Wisconsin’s real gross domestic product grew at a 6% annualized rate in the first quarter, a pace the state only exceed three times since 2005, but it was still not enough to push the state’s economy back to pre-pandemic levels, according to data from the U.S. Bureau of Economic Analysis.
In fact, Wisconsin’s GDP is still about 1.5% smaller than it was in the fourth quarter of 2019 after accounting for inflation. Measured in 2012 dollars, the state's GDP was $305 billion in first quarter, compared to $310 billion in the last full quarter before the pandemic hit.
Only 11 states have a larger gap remaining from their pre-pandemic level. A total of 15 states exceeded their late 2019 GDP figures in the first quarter
Manufacturing, which accounted for roughly 19.6% of state GDP in the quarter, has rebounded beyond its late 2019 level, as have the construction, wholesale and retail trade, finance and insurance, real estate, management and administrative and support sectors.

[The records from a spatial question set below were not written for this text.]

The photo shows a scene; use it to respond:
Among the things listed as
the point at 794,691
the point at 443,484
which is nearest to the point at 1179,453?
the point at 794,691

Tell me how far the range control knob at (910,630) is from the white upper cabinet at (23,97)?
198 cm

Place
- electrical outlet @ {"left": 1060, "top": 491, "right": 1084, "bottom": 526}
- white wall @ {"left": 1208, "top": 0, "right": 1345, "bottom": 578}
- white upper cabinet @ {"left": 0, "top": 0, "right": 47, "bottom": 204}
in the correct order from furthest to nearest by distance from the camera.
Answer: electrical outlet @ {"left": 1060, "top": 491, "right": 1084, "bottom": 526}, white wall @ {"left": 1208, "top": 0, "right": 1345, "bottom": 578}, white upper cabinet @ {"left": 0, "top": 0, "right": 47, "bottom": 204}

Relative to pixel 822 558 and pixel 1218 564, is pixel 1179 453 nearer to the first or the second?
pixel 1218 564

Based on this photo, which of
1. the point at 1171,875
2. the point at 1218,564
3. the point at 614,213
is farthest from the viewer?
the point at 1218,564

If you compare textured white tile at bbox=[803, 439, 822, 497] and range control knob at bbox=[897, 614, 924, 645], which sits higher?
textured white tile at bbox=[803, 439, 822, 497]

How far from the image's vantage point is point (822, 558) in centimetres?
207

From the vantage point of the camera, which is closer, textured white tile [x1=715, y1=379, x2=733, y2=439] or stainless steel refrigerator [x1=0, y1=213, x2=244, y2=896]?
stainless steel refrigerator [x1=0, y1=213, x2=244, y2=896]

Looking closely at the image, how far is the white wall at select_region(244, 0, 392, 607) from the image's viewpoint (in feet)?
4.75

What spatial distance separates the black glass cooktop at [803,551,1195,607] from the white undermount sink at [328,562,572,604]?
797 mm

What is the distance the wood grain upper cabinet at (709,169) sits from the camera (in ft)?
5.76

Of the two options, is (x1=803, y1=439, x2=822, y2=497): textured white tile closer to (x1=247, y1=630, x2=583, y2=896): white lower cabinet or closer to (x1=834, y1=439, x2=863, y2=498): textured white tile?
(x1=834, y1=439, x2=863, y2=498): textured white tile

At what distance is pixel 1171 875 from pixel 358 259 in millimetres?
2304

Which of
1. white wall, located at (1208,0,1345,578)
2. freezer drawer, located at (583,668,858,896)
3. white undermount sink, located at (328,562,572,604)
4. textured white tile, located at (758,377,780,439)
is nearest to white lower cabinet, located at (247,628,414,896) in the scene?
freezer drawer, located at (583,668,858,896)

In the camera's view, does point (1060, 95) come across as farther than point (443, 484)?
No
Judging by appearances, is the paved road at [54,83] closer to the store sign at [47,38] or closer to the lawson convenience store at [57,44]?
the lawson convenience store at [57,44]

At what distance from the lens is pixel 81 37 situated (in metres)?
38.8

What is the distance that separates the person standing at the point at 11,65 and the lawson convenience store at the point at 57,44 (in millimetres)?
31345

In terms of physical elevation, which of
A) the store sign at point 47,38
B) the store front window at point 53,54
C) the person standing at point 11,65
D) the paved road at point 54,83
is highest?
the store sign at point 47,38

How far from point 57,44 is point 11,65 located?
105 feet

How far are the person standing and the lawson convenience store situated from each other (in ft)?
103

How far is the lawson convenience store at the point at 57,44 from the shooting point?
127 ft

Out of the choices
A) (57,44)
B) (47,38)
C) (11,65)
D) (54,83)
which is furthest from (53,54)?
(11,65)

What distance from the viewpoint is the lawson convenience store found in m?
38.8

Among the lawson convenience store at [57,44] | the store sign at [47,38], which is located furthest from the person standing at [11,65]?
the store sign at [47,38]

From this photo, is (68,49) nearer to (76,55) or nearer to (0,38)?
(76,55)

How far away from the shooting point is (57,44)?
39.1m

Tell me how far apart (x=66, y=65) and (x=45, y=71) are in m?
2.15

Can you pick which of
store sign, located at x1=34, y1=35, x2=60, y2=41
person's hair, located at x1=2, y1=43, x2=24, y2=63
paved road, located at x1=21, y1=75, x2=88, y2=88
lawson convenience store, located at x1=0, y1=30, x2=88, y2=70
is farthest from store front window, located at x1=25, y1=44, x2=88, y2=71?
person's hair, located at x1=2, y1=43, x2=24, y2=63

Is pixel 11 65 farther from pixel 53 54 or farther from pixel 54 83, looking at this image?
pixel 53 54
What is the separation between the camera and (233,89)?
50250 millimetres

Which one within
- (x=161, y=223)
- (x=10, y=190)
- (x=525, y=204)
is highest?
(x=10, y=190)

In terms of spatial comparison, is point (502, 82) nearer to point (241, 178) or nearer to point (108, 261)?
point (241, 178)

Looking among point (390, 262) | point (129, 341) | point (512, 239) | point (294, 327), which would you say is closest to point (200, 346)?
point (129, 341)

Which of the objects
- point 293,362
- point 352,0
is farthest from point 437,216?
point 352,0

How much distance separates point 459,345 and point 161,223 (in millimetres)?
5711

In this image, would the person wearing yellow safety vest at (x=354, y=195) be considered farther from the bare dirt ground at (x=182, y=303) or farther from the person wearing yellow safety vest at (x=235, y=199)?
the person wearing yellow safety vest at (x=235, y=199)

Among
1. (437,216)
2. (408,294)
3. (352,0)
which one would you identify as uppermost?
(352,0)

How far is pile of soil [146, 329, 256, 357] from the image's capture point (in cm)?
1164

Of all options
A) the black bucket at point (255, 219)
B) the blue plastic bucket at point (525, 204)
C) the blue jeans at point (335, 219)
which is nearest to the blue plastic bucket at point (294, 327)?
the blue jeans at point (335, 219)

Sectors continuing to lag behind their pre-pandemic level include education, health care and social assistance, arts and entertainment, accommodation and food service and transportation and warehousing.
The health care and social assistance sector is down nearly 47% from before the pandemic and accommodation and food service is off more than 22%.
Even within manufacturing, the durable goods portion is up almost 8% while nondurable goods is off nearly 3%.
While the state’s economy has work to do to return to pre-pandemic levels, many sectors did see strong growth in the first quarter. Durable goods manufacturing grew at a 20% annualized rate, wholesale trade was up 8% and retail trade grew nearly 10%. Professional, scientific and technical services was up nearly 13% and management of companies grew more than 14%
Arts and entertainment and accommodation and food service, two sectors hit hard by the COVID-19 pandemic, grew more than 20% and 17% respectively.
Not every sector was up. Health care contracted 2.4% and nondurable goods shrank 1%.
Wisconsin’s growth also lagged behind the rest of the country, ranking 36th. Nevada was the fastest growing state in the quarter, up 10.9%. Utah, New Hampshire, West Virginia and Colorado were also in the top five.